10.2.08

Que mal nos fez a Alheira?


Já nos habituámos à imprensa sensacionalista. Por vezes até duvidamos da própria notícia.
Todos nós ficámos perplexos com o trabalho publicado no dia 8 de Março no jornal Público com a sequência de título e subtítulo: “Qualidade das alheiras é preocupante em termos de segurança alimentar” e “Bactéria responsável por abortos espontâneos encontrada em 60 por cento dos lotes industriais analisado por cientistas portuguesas”. A notícia assim apresentada leva-nos a pensar que estamos a assistir a terrorismo noticioso. É que para entender a totalidade da mensagem é necessário ler o artigo até ao fim. E, afinal, a bactéria encontrada é eliminada com a cozedura. Ora ninguém come alheiras cruas! Para quê o alarme dos títulos? É que mais grave, cinco dias depois, ainda um canal de TV emitia em notícia de rodapé os mesmos títulos.
Alguém que não gosta de alheiras? Ou uma distracção de escolha de títulos? Um jornal como o Público parece não precisar de utilizar estes meios sensacionalistas. Ou é para obrigar os leitores a lerem a totalidade da página?
A própria ASAE em declarações confirma “O estudo fundamenta-se em critérios da Irlanda e considera que as alheiras são produtos prontos a comer”. “A verdade é que as alheiras são submetidas a um tratamento térmico antes de serem consumidas cruas. E a temperatura faz toda a diferença.” Ainda bem que a ASAE nos tranquiliza.

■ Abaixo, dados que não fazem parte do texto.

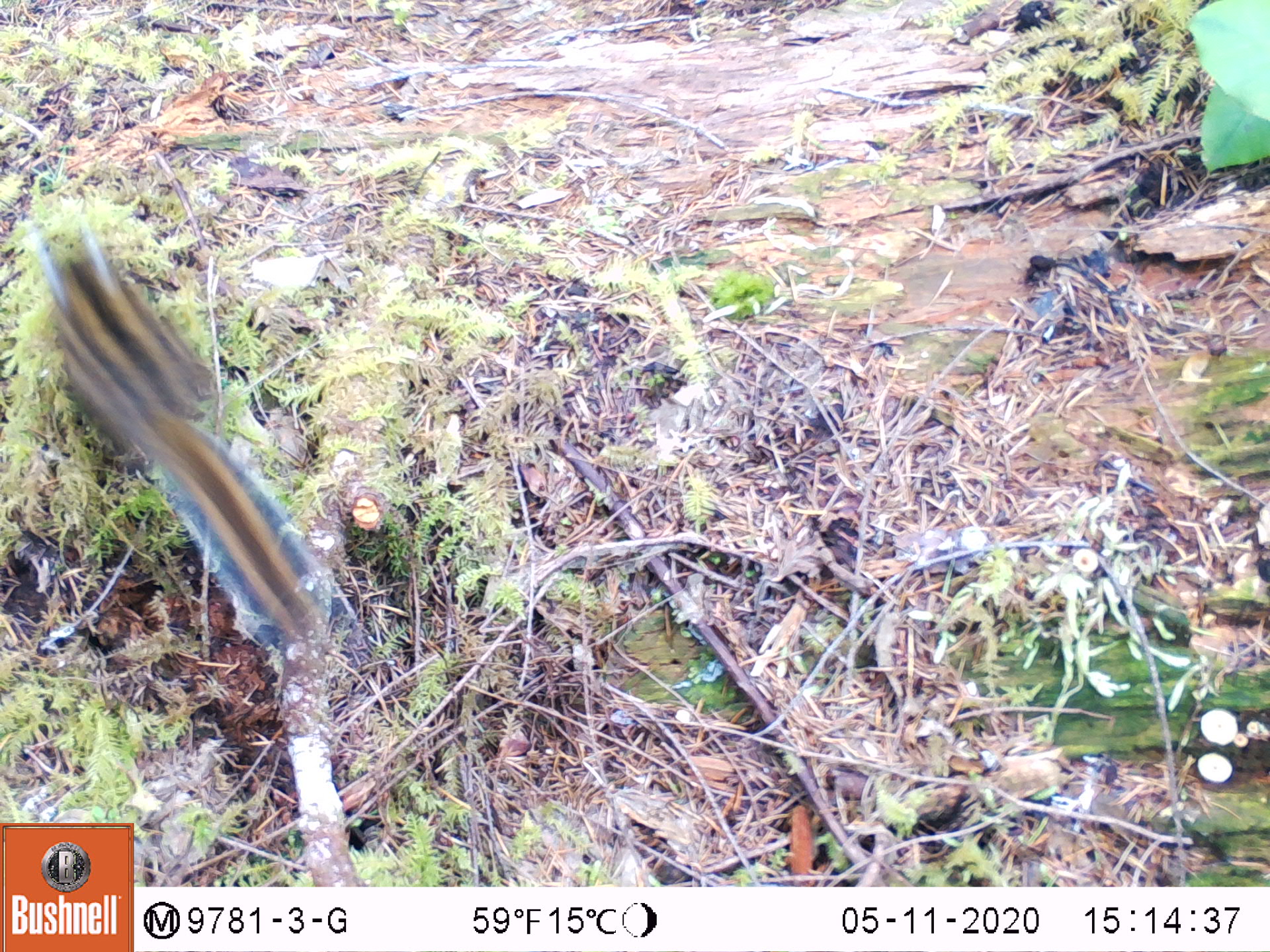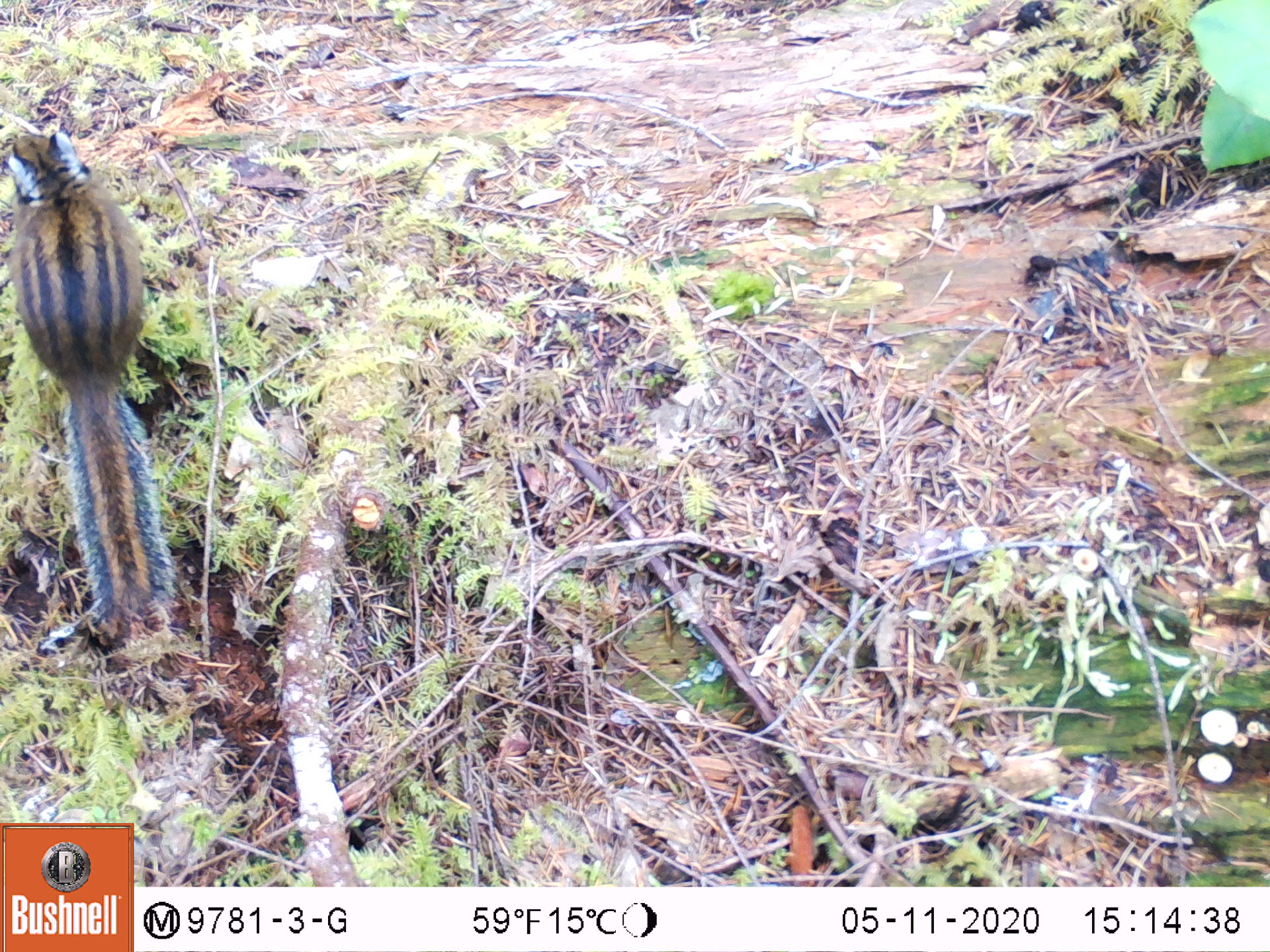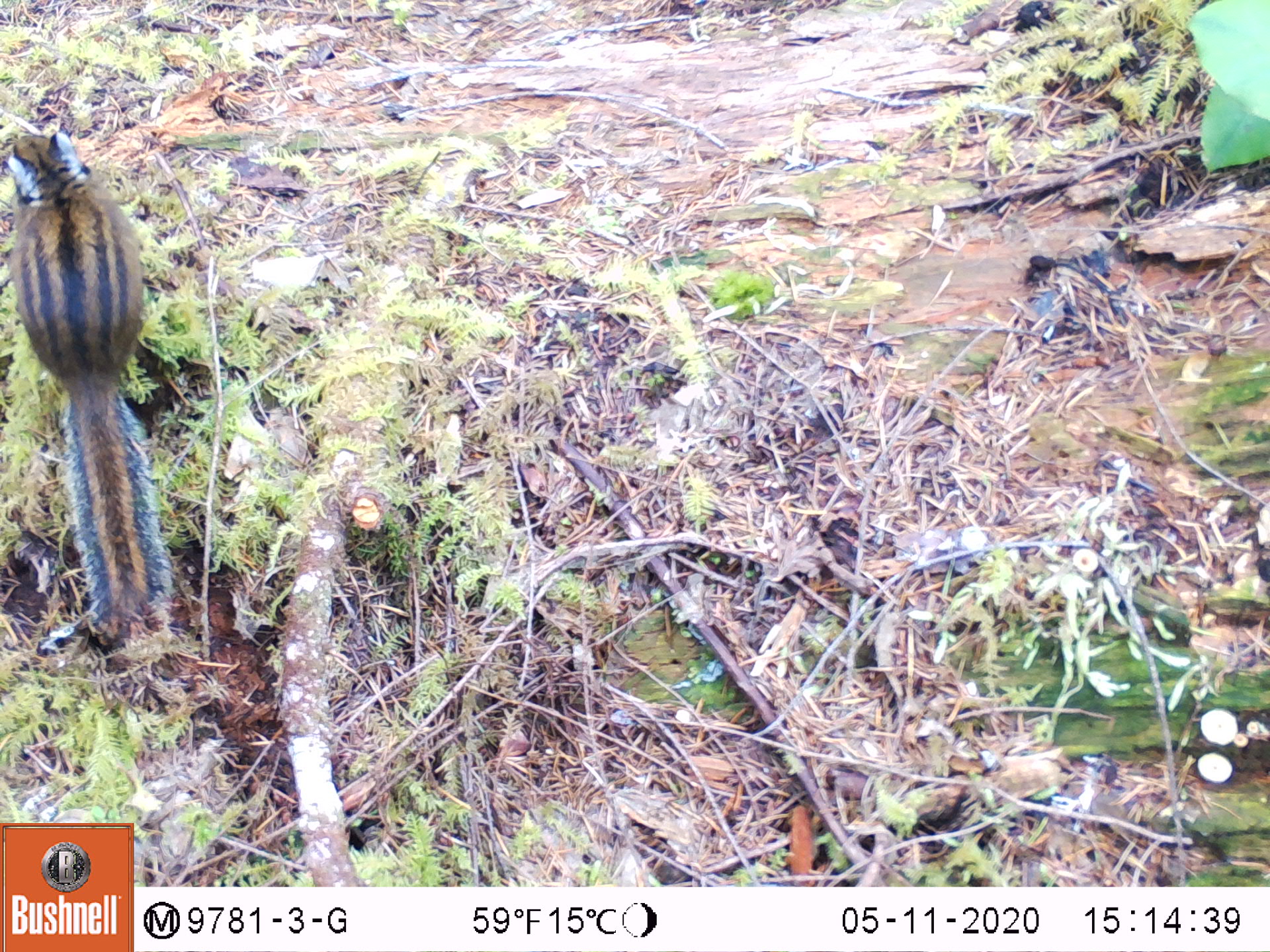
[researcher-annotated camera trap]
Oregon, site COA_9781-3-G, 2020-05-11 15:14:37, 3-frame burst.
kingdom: Animalia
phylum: Chordata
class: Mammalia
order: Rodentia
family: Sciuridae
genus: Neotamias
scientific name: Neotamias townsendii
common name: townsend's chipmunk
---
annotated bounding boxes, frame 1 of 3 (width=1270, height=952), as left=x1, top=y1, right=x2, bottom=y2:
townsend's chipmunk: left=20, top=206, right=344, bottom=664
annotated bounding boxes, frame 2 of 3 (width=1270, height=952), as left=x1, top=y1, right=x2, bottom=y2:
townsend's chipmunk: left=0, top=113, right=179, bottom=648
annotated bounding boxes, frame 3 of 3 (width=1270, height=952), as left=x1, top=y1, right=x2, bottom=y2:
townsend's chipmunk: left=3, top=120, right=179, bottom=644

Naturalmente assistimos depois à indignação dos produtores de alheiras, e de um modo geral, à dos Transmontanos. Alarmismos desnecessários e pouco educativos. A imprensa da Região reagiu e não só os produtores de Mirandela como os de Vinhais prestaram-se a dar declarações sobre a desinformação. Curioso é que não só a Região respondeu a esta ameaça como outros órgãos de comunicação de distribuição nacional, também não deixaram em claro este episódio. Apenas vou citar António Mega Ferreira que na sua Crónica da revista Visão de 15 de Março refere um telefonema durante o qual o seu interlocutor lhe perguntava: “Já viste, agora querem proibir as alheiras.” E explica a calma que tentou transmitir sobre a questão. Mas não deixou de ir a correr comprar alheiras antes que algum “defensor”, possivelmente atacado por excesso de zelo, viesse a retirá-las da circulação. Apraz-me registar que considera as alheiras transmontanas “indiscutivelmente, as melhores”. Como este exemplo quantos não terão acontecido? Pobres das alheiras que continuam a ser um bom petisco e um bom prato, para consolo de muita gente.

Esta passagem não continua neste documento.